What you have to do: Put the lines of the records below into a numbered list, starting at the line that contains "In this image, would" and ending at the line that contains "What is the distance". Leave out blank lines and include no other lines.

Dataset excerpts:
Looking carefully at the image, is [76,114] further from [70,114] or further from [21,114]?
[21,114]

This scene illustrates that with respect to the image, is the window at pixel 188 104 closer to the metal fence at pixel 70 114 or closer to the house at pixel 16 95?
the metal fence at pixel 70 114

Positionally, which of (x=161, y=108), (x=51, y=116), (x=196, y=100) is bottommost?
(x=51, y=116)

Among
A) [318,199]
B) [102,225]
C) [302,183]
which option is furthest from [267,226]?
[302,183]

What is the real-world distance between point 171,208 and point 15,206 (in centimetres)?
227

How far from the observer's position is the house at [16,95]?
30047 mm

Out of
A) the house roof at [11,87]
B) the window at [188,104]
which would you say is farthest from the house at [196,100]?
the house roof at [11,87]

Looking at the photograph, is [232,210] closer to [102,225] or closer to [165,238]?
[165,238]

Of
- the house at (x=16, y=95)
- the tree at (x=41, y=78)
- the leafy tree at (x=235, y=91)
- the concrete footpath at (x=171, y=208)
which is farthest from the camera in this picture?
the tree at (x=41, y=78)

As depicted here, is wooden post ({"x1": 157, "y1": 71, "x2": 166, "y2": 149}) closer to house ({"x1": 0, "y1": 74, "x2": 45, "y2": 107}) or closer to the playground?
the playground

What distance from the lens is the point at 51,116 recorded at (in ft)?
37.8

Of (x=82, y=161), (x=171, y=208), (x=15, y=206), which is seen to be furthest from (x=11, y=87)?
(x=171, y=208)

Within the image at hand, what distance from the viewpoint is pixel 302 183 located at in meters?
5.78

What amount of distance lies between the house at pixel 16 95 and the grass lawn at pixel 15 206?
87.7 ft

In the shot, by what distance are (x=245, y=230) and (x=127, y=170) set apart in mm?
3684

---

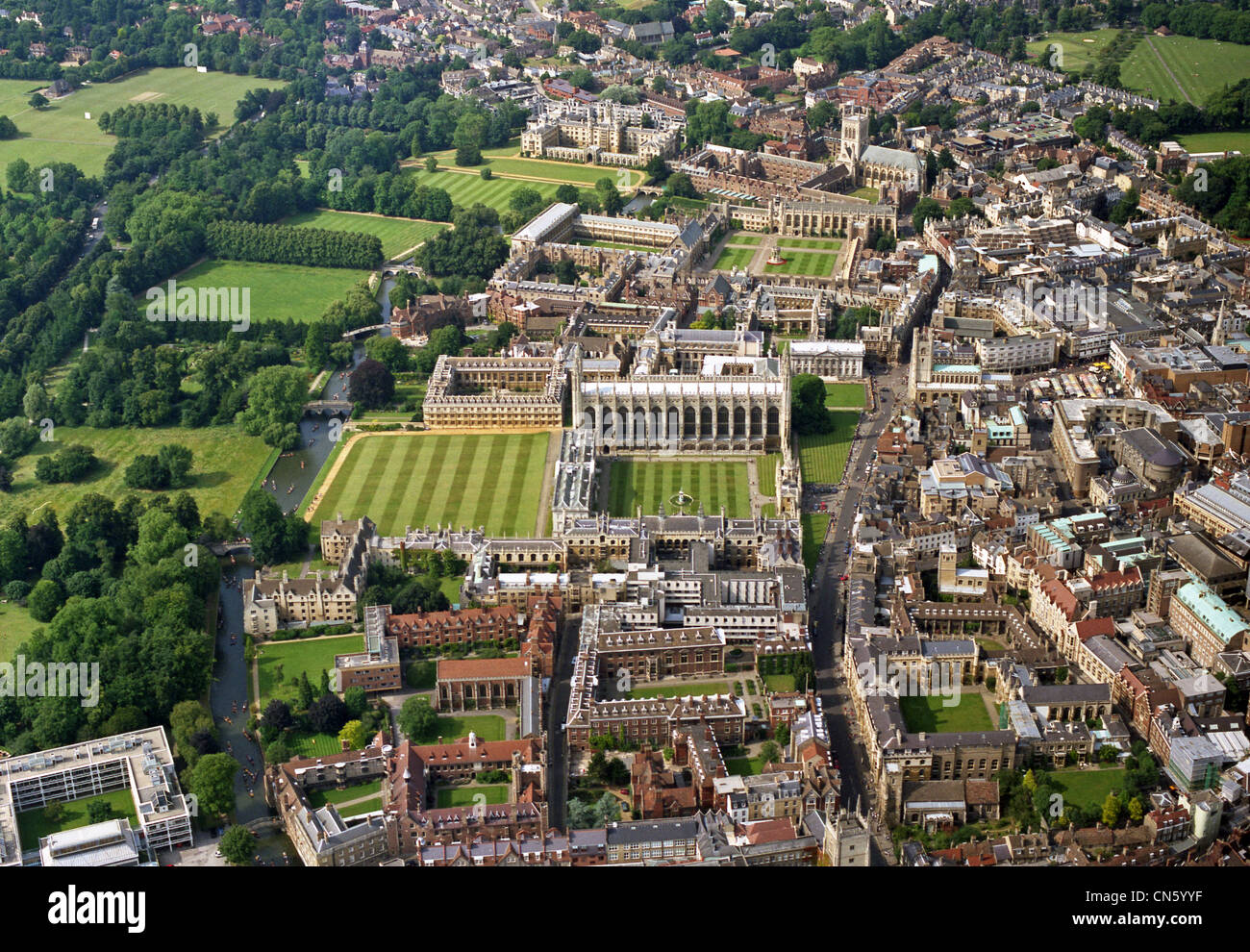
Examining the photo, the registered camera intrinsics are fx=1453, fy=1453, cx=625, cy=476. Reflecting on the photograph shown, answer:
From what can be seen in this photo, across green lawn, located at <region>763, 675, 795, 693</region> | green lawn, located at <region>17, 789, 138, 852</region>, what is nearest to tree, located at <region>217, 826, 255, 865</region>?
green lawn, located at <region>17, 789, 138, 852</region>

--

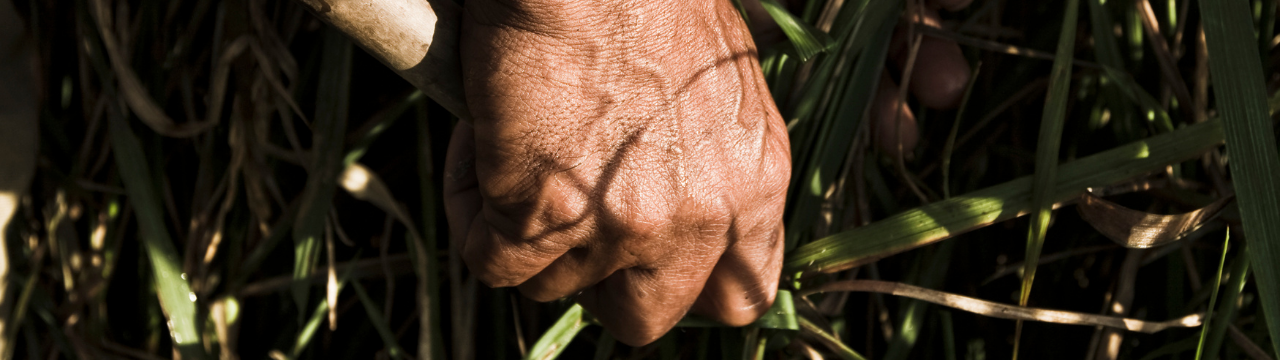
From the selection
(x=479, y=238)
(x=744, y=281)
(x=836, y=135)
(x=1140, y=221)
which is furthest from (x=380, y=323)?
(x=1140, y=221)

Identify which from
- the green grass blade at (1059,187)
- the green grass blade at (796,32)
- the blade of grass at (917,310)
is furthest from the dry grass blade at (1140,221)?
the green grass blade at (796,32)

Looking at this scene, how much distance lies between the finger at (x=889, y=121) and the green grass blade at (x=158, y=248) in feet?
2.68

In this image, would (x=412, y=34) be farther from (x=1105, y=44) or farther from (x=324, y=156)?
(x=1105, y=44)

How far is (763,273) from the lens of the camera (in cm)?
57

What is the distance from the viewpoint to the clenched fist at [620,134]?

Response:
1. In this image, would (x=412, y=34) be farther from (x=1105, y=44) or farther from (x=324, y=156)?
2. (x=1105, y=44)
3. How far is (763,273) from the lens of the camera (in cm)?
4. 57
5. What is the distance from the viewpoint to the clenched fist at [620,134]?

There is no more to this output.